● **Problem statement**:
The answer must consist of each line below that contains the word "parasitized", copied in full.

● **Given data**:
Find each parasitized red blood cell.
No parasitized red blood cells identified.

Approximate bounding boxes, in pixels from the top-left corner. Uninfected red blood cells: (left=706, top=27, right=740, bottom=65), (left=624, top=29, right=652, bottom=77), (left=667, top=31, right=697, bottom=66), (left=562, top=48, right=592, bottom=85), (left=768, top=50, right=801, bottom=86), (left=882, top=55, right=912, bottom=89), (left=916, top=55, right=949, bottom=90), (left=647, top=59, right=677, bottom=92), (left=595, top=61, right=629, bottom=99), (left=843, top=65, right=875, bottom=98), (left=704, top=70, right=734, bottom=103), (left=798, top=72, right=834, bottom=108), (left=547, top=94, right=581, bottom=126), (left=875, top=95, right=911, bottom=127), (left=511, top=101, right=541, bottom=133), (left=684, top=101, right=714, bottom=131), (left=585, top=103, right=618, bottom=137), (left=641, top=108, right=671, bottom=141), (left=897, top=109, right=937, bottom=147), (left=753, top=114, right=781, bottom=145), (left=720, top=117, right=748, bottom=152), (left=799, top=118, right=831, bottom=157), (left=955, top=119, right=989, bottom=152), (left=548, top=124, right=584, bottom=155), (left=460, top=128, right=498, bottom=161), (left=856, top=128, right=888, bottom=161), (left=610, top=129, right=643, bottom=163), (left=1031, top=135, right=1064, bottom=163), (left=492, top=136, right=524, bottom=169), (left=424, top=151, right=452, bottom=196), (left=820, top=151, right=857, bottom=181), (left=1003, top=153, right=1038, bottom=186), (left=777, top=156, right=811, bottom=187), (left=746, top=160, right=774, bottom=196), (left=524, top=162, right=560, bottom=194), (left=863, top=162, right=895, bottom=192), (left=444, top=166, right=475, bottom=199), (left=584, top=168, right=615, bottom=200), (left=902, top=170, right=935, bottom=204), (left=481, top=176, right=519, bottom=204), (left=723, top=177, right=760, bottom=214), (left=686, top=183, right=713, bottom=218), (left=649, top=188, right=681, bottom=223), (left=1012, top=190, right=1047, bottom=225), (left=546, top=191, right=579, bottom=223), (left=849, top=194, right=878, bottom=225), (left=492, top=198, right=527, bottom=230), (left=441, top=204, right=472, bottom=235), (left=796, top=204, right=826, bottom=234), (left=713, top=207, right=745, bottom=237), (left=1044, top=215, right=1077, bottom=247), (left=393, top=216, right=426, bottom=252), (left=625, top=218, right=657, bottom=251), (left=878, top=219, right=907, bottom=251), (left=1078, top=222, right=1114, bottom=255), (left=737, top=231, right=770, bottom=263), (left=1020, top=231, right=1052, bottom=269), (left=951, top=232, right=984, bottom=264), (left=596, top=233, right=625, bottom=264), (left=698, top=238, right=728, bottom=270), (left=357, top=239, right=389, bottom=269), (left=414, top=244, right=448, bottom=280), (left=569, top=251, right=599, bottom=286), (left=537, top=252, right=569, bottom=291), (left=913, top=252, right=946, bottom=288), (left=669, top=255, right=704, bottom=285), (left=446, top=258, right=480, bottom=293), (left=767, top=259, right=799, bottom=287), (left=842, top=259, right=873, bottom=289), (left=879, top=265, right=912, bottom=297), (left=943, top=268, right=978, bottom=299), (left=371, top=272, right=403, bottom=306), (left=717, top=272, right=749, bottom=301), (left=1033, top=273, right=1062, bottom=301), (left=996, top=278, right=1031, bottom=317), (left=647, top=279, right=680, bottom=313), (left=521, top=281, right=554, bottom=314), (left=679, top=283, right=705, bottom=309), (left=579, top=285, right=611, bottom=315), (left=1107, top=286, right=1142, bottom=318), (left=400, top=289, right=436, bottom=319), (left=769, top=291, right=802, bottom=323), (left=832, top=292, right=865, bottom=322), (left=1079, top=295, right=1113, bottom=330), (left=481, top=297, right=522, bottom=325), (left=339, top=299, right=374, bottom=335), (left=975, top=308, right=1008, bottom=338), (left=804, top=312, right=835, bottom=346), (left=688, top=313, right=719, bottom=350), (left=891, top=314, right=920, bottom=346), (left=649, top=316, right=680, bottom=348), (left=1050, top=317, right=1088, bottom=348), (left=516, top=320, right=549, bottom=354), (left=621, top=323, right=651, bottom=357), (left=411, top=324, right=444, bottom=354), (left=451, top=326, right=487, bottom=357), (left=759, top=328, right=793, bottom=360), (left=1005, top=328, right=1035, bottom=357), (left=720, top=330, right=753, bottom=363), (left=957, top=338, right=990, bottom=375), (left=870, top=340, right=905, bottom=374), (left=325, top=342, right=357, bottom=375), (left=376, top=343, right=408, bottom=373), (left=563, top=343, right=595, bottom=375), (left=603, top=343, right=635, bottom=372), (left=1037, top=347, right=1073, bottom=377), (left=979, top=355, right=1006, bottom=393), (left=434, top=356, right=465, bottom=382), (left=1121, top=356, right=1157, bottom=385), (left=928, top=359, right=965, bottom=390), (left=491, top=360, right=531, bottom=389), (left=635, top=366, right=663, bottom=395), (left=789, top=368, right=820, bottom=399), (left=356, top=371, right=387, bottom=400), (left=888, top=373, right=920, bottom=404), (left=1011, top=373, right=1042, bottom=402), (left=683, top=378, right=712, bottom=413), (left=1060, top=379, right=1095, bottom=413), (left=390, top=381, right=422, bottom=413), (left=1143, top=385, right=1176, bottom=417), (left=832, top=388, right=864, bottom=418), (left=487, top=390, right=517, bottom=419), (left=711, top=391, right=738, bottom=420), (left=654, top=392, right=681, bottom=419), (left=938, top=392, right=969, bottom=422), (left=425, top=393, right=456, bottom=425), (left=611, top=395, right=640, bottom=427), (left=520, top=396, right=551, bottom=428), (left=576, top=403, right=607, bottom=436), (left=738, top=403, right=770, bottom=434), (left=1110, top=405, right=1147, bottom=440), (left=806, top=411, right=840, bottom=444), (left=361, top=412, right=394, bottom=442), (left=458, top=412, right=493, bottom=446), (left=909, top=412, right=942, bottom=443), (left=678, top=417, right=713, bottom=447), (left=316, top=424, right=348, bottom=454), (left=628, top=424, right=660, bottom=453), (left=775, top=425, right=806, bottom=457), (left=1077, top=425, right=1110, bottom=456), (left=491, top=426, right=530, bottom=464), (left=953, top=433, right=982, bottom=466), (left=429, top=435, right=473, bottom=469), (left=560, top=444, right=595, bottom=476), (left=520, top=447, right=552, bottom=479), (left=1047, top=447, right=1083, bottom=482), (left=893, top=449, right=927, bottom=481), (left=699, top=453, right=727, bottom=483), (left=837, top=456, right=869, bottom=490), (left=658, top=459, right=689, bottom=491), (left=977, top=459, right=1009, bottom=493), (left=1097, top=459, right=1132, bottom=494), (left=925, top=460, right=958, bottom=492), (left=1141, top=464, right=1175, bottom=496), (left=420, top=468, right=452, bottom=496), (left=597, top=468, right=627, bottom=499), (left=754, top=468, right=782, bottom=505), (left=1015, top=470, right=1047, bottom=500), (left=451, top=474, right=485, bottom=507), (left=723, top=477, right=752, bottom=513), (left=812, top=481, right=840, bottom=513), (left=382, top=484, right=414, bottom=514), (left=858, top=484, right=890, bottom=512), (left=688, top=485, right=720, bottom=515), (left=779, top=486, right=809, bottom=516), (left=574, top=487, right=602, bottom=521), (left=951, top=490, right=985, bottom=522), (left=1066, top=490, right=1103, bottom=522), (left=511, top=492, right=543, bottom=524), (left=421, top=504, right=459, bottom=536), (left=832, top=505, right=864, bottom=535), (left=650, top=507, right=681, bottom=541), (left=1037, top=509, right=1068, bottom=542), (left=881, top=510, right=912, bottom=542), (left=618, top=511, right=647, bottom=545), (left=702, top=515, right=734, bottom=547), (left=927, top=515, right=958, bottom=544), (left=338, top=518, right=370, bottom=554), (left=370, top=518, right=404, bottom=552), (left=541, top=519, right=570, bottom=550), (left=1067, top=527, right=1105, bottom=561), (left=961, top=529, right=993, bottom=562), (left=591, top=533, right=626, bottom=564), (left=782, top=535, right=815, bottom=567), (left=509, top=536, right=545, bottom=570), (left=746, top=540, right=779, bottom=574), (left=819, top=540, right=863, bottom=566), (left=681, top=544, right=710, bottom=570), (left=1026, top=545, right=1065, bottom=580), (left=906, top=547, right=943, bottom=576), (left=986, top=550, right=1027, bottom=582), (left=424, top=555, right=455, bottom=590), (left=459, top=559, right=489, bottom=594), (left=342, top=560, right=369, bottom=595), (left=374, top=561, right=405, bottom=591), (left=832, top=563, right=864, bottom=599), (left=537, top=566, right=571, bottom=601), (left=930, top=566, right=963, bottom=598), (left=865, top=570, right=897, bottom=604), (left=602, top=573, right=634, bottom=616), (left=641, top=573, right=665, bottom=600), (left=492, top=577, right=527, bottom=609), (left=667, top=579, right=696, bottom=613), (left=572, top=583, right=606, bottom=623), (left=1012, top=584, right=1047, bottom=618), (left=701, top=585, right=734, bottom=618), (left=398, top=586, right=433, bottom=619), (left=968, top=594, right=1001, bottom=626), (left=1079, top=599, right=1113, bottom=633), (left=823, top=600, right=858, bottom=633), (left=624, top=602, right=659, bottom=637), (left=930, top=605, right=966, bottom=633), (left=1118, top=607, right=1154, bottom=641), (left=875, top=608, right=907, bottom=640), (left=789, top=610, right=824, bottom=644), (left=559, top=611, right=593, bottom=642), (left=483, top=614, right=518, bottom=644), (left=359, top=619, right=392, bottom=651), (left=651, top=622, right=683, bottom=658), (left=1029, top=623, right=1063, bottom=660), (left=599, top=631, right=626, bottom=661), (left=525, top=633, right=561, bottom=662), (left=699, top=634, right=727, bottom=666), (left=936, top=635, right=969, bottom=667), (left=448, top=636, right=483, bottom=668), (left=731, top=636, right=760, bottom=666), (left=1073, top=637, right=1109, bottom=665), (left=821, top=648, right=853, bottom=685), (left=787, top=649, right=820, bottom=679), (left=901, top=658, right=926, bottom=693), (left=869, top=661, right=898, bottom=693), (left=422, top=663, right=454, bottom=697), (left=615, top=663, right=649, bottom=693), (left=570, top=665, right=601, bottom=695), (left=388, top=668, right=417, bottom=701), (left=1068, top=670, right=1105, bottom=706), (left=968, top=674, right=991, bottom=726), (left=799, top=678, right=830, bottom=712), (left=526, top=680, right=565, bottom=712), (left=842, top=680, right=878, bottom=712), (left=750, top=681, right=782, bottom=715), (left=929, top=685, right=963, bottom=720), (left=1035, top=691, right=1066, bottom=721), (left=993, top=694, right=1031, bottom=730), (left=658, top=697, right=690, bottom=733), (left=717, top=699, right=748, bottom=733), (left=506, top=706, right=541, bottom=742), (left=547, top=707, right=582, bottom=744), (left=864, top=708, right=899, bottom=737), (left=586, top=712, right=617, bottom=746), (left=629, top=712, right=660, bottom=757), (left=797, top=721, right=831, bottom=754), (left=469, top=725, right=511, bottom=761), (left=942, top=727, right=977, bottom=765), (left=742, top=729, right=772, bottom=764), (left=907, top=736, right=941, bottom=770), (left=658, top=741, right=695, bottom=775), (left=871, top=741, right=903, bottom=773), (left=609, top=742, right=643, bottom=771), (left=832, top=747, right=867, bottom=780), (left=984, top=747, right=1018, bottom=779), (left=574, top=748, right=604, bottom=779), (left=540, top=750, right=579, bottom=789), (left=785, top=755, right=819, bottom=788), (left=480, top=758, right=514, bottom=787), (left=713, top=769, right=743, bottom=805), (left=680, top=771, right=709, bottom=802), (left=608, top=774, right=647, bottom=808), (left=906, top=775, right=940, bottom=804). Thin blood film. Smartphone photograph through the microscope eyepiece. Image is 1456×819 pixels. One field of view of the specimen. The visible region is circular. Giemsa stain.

● **Response for this exercise**:
Find each parasitized red blood cell.
No parasitized red blood cells identified.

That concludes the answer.